■ **Stated problem**:
Reproduce the rows below word for word, keeping every line in its original order.

** begin Provided data **

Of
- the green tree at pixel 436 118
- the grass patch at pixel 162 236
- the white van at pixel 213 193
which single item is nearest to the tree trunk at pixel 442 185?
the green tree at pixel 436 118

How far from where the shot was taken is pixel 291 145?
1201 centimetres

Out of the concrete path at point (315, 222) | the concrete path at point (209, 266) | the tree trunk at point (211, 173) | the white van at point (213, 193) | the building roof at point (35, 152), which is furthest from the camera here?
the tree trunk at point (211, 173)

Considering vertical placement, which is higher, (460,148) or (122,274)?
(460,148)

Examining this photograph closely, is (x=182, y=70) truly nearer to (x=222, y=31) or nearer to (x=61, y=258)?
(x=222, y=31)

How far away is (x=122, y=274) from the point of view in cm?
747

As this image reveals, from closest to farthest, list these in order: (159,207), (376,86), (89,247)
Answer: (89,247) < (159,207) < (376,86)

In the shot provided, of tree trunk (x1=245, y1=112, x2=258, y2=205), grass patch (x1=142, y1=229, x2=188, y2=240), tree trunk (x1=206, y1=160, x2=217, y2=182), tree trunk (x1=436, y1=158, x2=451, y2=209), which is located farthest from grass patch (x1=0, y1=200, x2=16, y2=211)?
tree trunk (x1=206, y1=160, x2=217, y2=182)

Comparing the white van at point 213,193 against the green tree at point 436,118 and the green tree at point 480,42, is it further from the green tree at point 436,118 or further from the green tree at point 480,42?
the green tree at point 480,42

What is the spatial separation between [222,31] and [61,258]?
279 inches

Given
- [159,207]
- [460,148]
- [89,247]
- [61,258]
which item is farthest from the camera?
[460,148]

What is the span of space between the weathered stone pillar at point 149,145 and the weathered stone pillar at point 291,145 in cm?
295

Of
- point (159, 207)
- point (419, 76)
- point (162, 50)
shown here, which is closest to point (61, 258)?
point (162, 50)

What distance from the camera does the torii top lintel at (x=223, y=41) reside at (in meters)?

** end Provided data **

■ **Problem solution**:
Of
- the green tree at pixel 436 118
- the grass patch at pixel 162 236
- the white van at pixel 213 193
which single item is nearest to the tree trunk at pixel 442 185?
the green tree at pixel 436 118

How far from where the shot was taken is pixel 291 145?
1201 centimetres

Out of the concrete path at point (315, 222) | the concrete path at point (209, 266) | the tree trunk at point (211, 173) | the white van at point (213, 193) | the building roof at point (35, 152), which is furthest from the camera here?
the tree trunk at point (211, 173)

Considering vertical placement, which is higher, (460,148) or (122,274)?
(460,148)

Examining this photograph closely, is (x=182, y=70) truly nearer to (x=222, y=31) or nearer to (x=61, y=258)?
(x=222, y=31)

How far away is (x=122, y=274) from the point of view in cm?
747

As this image reveals, from closest to farthest, list these in order: (159,207), (376,86), (89,247)
Answer: (89,247) < (159,207) < (376,86)

In the shot provided, of tree trunk (x1=245, y1=112, x2=258, y2=205), grass patch (x1=142, y1=229, x2=188, y2=240), tree trunk (x1=206, y1=160, x2=217, y2=182), tree trunk (x1=436, y1=158, x2=451, y2=209), which is located farthest from grass patch (x1=0, y1=200, x2=16, y2=211)?
tree trunk (x1=206, y1=160, x2=217, y2=182)

Comparing the white van at point 213,193 against the green tree at point 436,118 and the green tree at point 480,42, is it further from the green tree at point 436,118 or further from the green tree at point 480,42?
the green tree at point 480,42

What is the spatial separation between [222,31] and [61,258]?
279 inches

Given
- [159,207]
- [460,148]
- [89,247]
- [61,258]
which item is farthest from the camera?
[460,148]

What is the span of space between the weathered stone pillar at point 149,145 and the weathered stone pillar at point 291,145 in cm?
295

Of
- point (159, 207)
- point (419, 76)
- point (162, 50)
shown here, which is closest to point (61, 258)?
point (162, 50)

What distance from the camera does the torii top lintel at (x=223, y=41) reside at (in meters)?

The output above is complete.